Excerpts from a dataset

------------------------

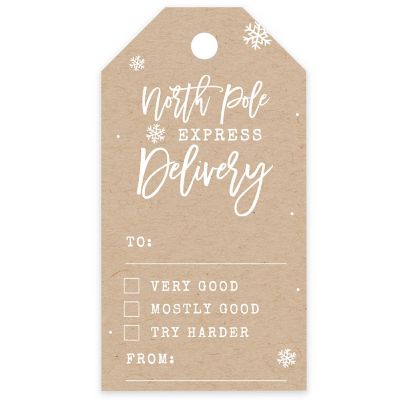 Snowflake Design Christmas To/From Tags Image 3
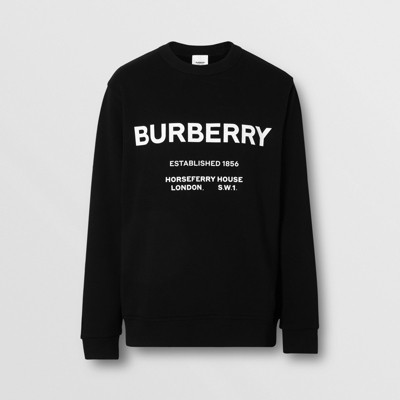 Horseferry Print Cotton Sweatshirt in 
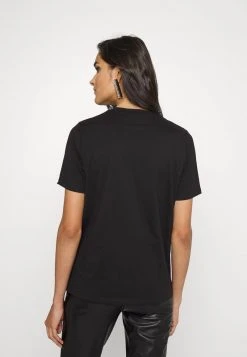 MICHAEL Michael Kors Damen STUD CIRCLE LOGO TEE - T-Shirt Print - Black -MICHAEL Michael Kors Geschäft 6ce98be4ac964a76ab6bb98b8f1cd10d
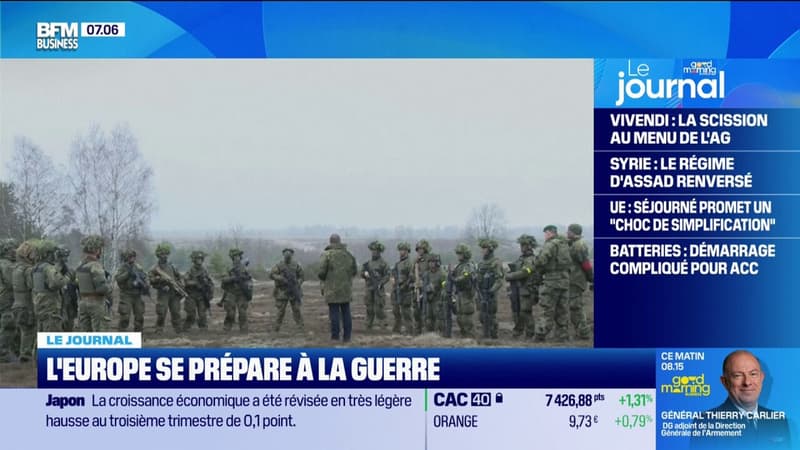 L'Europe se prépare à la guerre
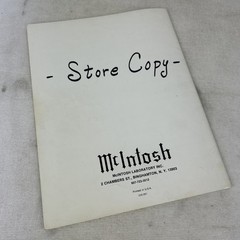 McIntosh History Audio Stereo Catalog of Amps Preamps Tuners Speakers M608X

------------------------

Give the data above again, exactly and completely. No pictures go in.

 Snowflake Design Christmas To/From Tags Image 3
 Horseferry Print Cotton Sweatshirt in 
 MICHAEL Michael Kors Damen STUD CIRCLE LOGO TEE - T-Shirt Print - Black -MICHAEL Michael Kors Geschäft 6ce98be4ac964a76ab6bb98b8f1cd10d
 L'Europe se prépare à la guerre
 McIntosh History Audio Stereo Catalog of Amps Preamps Tuners Speakers M608X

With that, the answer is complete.